I just want someone to look at me the way my dog looks at a dishwasher full of dirty dishes.
dry january is so funny. people are like how can i make the worst month of the year even worse
if I ever look at my phone in the middle of a conversation with you, I’m not reading a text, I’m just looking up the definition of a word I just used a bit too confidently
I see lots of millennials doing great stuff and think “we’re gonna be okay,” then I remember they absolutely adored the Jonas Brothers
Why isn’t Spiderman’s greatest enemy named Shoeman?
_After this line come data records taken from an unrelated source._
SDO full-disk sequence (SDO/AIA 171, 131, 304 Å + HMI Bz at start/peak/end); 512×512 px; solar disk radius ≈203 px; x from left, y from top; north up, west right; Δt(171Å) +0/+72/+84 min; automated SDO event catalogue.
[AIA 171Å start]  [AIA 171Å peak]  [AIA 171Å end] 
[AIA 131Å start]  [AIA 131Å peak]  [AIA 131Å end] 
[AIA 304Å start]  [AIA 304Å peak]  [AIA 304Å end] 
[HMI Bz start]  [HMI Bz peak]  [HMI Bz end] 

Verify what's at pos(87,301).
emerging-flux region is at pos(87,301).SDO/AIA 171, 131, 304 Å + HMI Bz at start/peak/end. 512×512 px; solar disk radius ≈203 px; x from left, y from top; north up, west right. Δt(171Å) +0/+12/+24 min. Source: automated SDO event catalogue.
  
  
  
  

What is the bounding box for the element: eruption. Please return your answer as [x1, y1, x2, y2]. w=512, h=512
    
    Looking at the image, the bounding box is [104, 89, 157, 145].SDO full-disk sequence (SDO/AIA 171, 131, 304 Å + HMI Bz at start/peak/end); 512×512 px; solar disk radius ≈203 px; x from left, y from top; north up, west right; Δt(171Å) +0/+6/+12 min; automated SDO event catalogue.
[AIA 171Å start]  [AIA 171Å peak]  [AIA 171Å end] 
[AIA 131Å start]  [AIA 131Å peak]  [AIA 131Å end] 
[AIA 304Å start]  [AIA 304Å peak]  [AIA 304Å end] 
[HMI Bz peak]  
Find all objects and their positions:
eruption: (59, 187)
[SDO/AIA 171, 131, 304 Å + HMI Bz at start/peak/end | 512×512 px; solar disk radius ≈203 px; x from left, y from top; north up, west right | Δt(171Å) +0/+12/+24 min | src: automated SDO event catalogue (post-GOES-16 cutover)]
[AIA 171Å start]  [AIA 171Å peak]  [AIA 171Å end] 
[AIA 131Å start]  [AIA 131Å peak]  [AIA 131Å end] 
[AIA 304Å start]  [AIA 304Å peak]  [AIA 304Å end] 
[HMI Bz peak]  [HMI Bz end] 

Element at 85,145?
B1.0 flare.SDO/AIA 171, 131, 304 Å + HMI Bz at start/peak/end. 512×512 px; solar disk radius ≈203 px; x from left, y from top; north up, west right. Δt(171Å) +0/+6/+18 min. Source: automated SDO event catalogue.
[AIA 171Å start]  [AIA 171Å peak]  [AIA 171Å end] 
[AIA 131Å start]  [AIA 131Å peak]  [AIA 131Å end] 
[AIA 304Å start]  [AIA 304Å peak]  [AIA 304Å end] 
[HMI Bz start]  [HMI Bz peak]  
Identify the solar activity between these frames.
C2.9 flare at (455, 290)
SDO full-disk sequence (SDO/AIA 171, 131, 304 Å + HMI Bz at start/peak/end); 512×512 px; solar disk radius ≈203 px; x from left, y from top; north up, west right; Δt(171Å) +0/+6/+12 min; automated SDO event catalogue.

I want a hallmark movie where the city girl goes home to save the family business, and realizes her hometown and her high school sweetheart still suck after all these years
Like an octopus negotiating a roomful of toddlers, I negotiate a roomful of toddlers.
I don’t care what anyone says, “catlike indifference” is a compliment.
The only jealous bone I’ve ever had in my body is yours.
coworker: my favourite are samosas. what about you?
me lying about having tried Indian food: I mean how do you argue against samosas
dracula: *bites neck*
me: oh, I should probably warn you-
dracula: *dies*
me: i am 50% garlic bread
Dear Starbucks:
The pumpkins called. Even they think it’s too early.
her: there’s a spider in the bath
me: ok I’ll get him a little towel
Using my teeth to open the pack of hot dogs I brought for my inflight snack
A woman isn’t really heartbroken unless she does something drastic to her hair.
Please keep my 6 year old in your prayers, his sister is copying him.
My husband booked a hotel room for Valentine’s day. It was wonderful. I had the whole house to myself!